(Web page caption snippets)
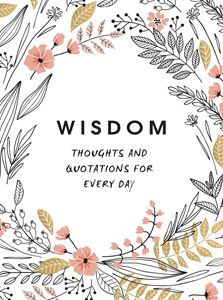Wisdom - Thoughts & Quotations For Everyday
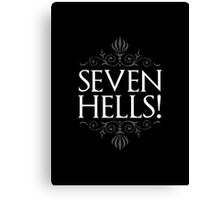 Seven Hells! (GAME OF THRONES) Canvas Print
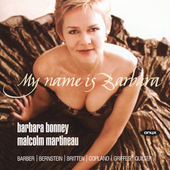 My name is Barbara / Barbara Bonney, soprano, Malcolm Martineau, piano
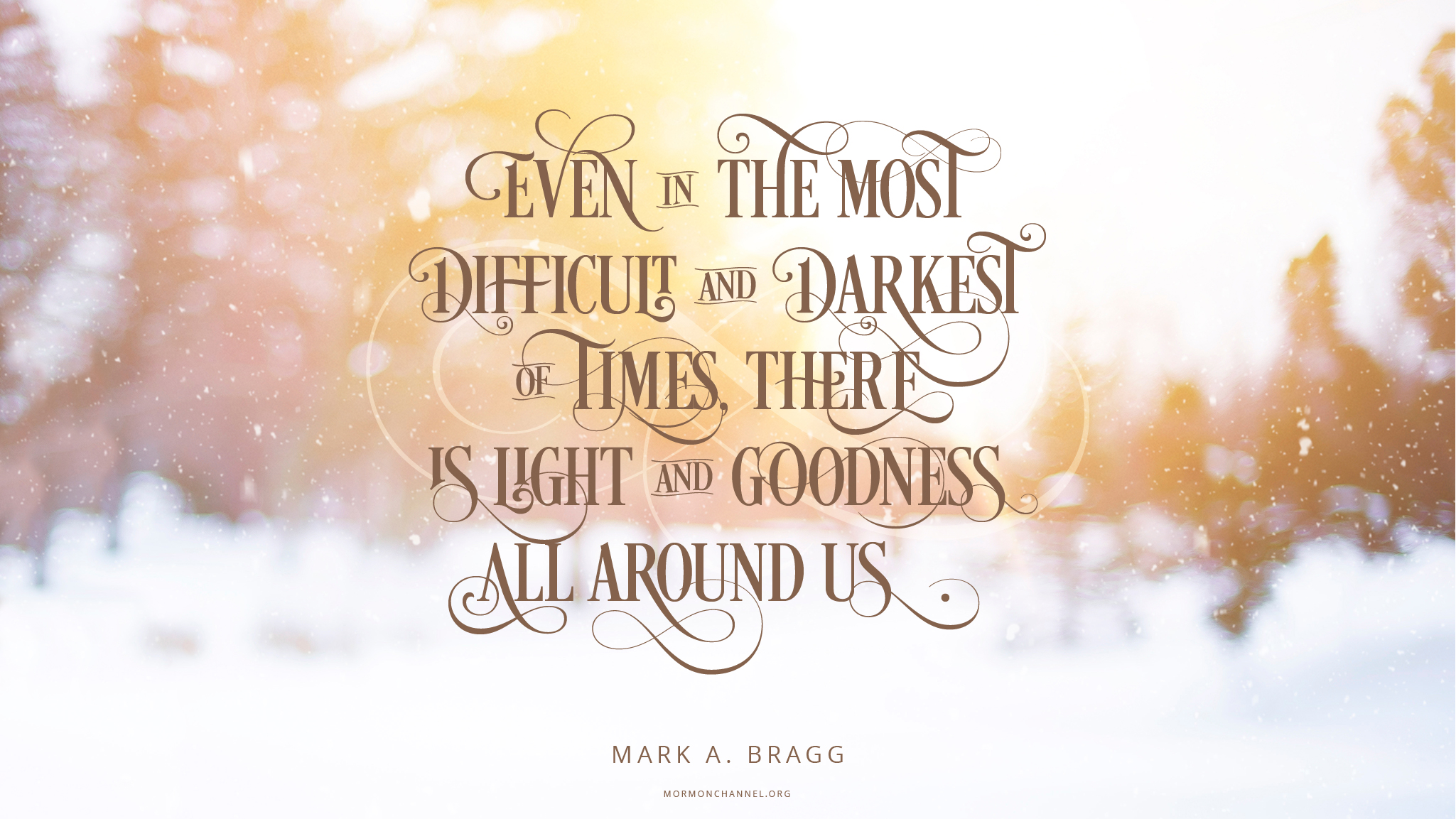 Daily Quote Even In The Darkest Of Times There Is Light Mormon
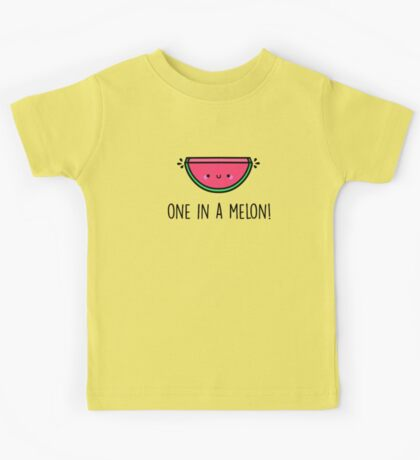 You're ONE in a MELON!  Kids Tee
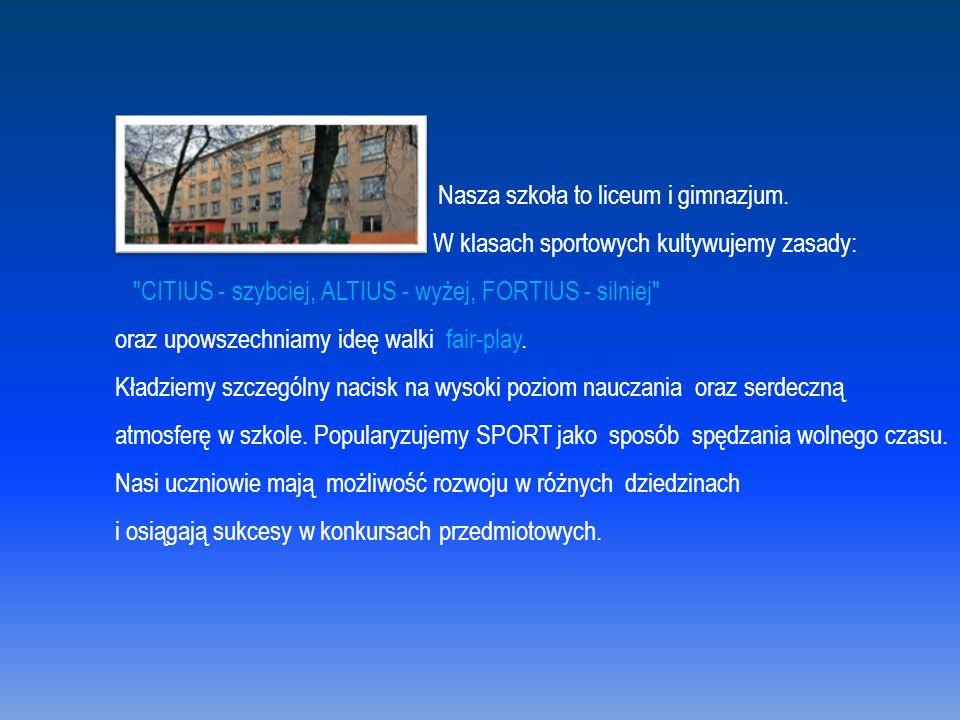 Osiągnięcia sportowe liceum i gimnazjum Paweł Laskowski LO - 4-krotny złoty medalista Ogólnopolskiej Olimpiady Młodzieży.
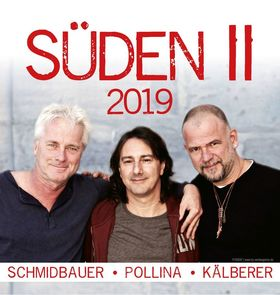 SÜDEN II - Pippo Pollina, Werner Schmidbauer & Martin Kälberer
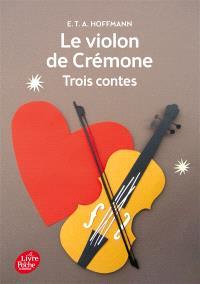 Le violon de Crémone : trois contes
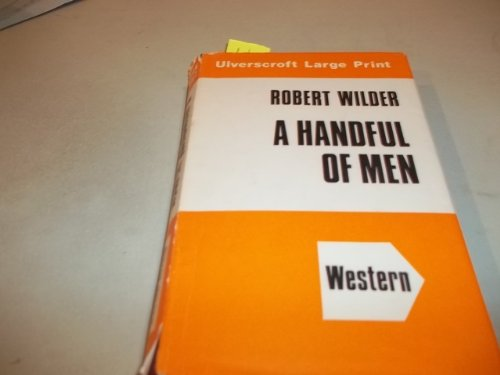 Handful of Men: Wilder, Robert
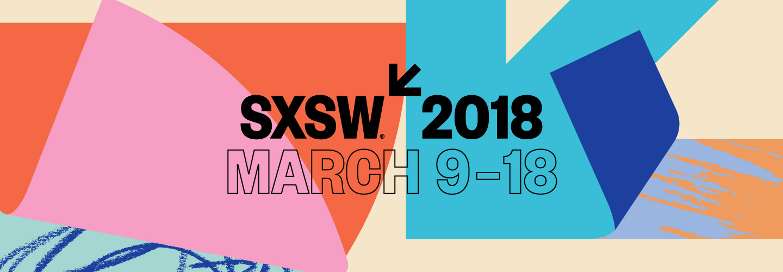 SXSW 2018 March 9-18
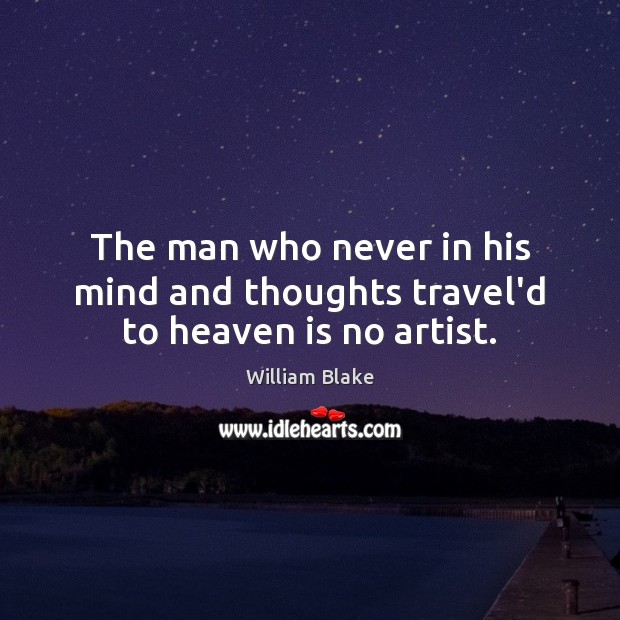 The man who never in his mind and thoughts travel'd to heaven is no artist. Image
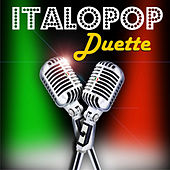 ITALO Pop Duette by Various Artists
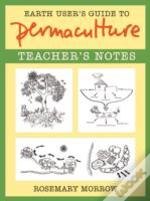 Earth User'S Guide To Permaculture Teacher'S Notes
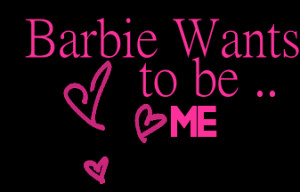 Barbie Doll Quotes And Sayings Quotesgram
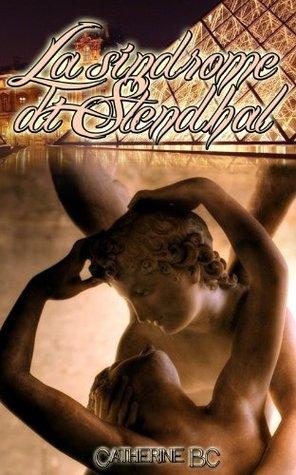 La sindrome di Stendhal  by  Catherine BC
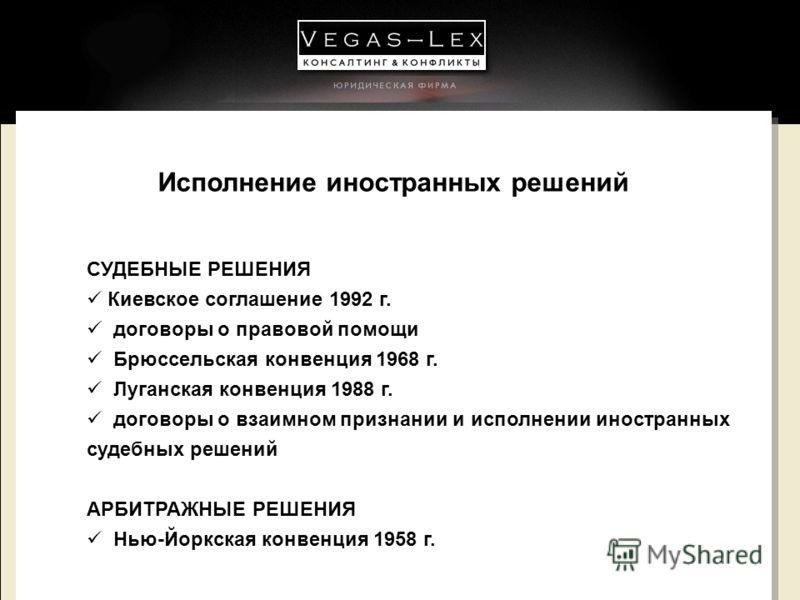 Исполнение иностранных решений СУДЕБНЫЕ РЕШЕНИЯ Киевское соглашение 1992 г. договоры о правовой помощи Брюссельская конвенция 1968 г. Луганская конвенция 1988 г. договоры о взаимном признании и исполнении иностранных судебных решений АРБИТРАЖНЫЕ РЕШЕ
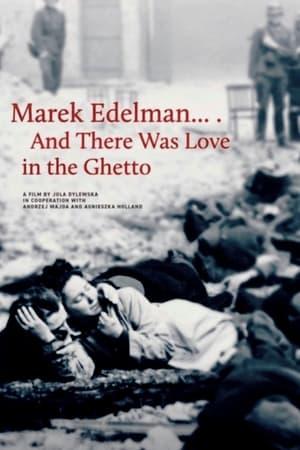 Marek Edelman… i była miłość w getcie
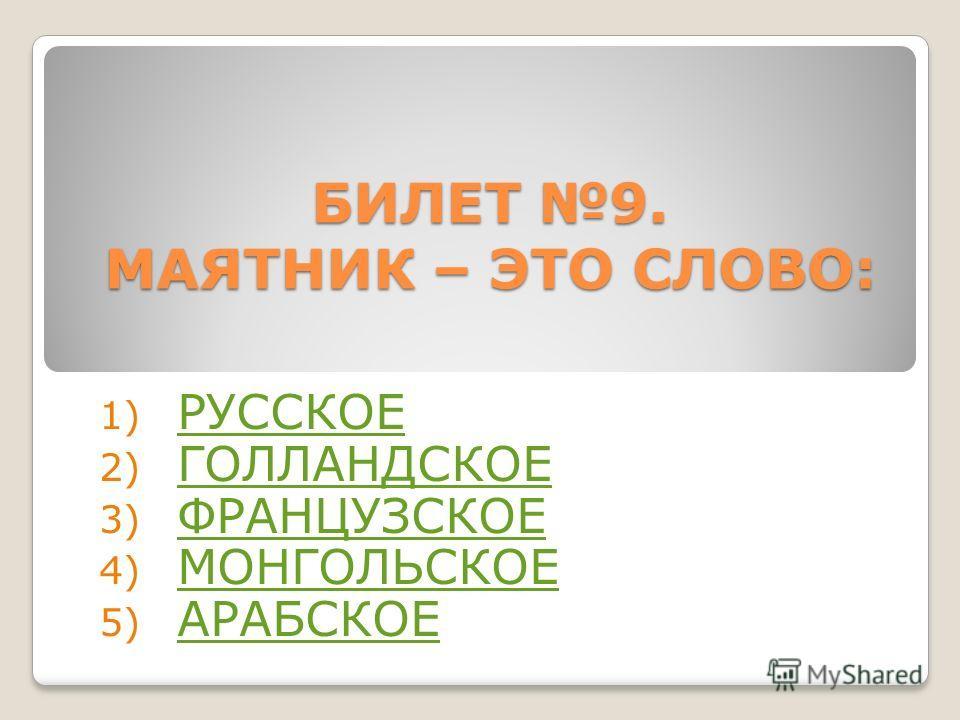 БИЛЕТ 9. МАЯТНИК – ЭТО СЛОВО: 1) РУССКОЕ РУССКОЕ 2) ГОЛЛАНДСКОЕ ГОЛЛАНДСКОЕ 3) ФРАНЦУЗСКОЕ ФРАНЦУЗСКОЕ 4) МОНГОЛЬСКОЕ МОНГОЛЬСКОЕ 5) АРАБСКОЕ АРАБСКОЕ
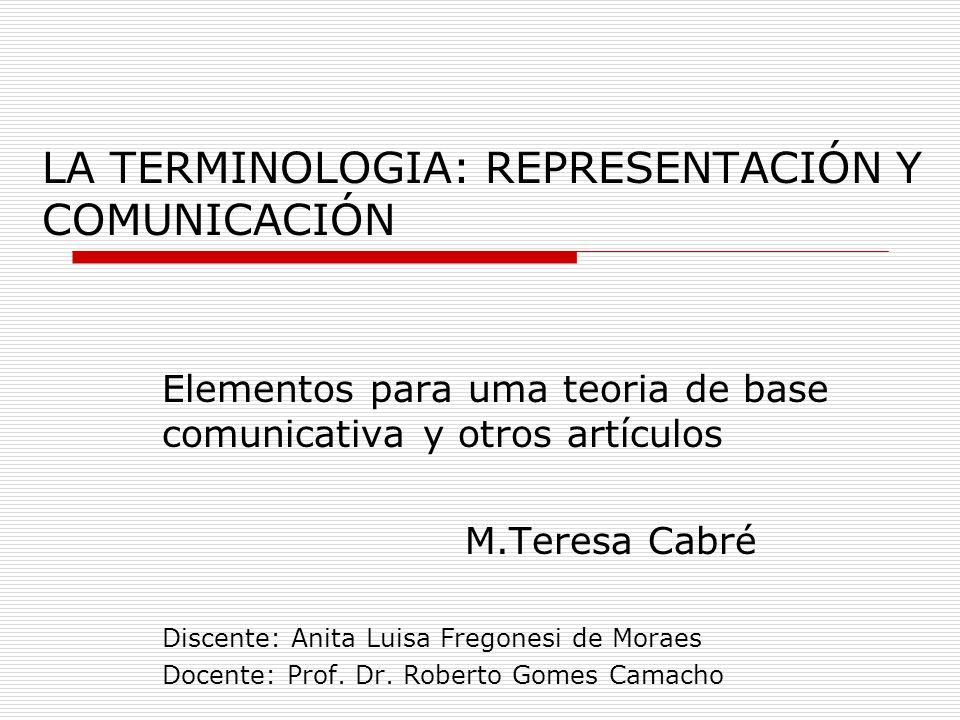 LA TERMINOLOGIA: REPRESENTACIÓN Y COMUNICACIÓN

**INSTRUCTIONS FOR THE TASK**. Repeat the records word for word. Leave out whatever pictures they hold.

**RESULT OF THIS TASK**.
Wisdom - Thoughts & Quotations For Everyday
 Seven Hells! (GAME OF THRONES) Canvas Print
 My name is Barbara / Barbara Bonney, soprano, Malcolm Martineau, piano
 Daily Quote Even In The Darkest Of Times There Is Light Mormon
 You're ONE in a MELON!  Kids Tee
 Osiągnięcia sportowe liceum i gimnazjum Paweł Laskowski LO - 4-krotny złoty medalista Ogólnopolskiej Olimpiady Młodzieży.
 SÜDEN II - Pippo Pollina, Werner Schmidbauer & Martin Kälberer
 Le violon de Crémone : trois contes
 Handful of Men: Wilder, Robert
 SXSW 2018 March 9-18
 The man who never in his mind and thoughts travel'd to heaven is no artist. Image
 ITALO Pop Duette by Various Artists
 Earth User'S Guide To Permaculture Teacher'S Notes
 Barbie Doll Quotes And Sayings Quotesgram
 La sindrome di Stendhal  by  Catherine BC
 Исполнение иностранных решений СУДЕБНЫЕ РЕШЕНИЯ Киевское соглашение 1992 г. договоры о правовой помощи Брюссельская конвенция 1968 г. Луганская конвенция 1988 г. договоры о взаимном признании и исполнении иностранных судебных решений АРБИТРАЖНЫЕ РЕШЕ
 Marek Edelman… i była miłość w getcie
 БИЛЕТ 9. МАЯТНИК – ЭТО СЛОВО: 1) РУССКОЕ РУССКОЕ 2) ГОЛЛАНДСКОЕ ГОЛЛАНДСКОЕ 3) ФРАНЦУЗСКОЕ ФРАНЦУЗСКОЕ 4) МОНГОЛЬСКОЕ МОНГОЛЬСКОЕ 5) АРАБСКОЕ АРАБСКОЕ
 LA TERMINOLOGIA: REPRESENTACIÓN Y COMUNICACIÓN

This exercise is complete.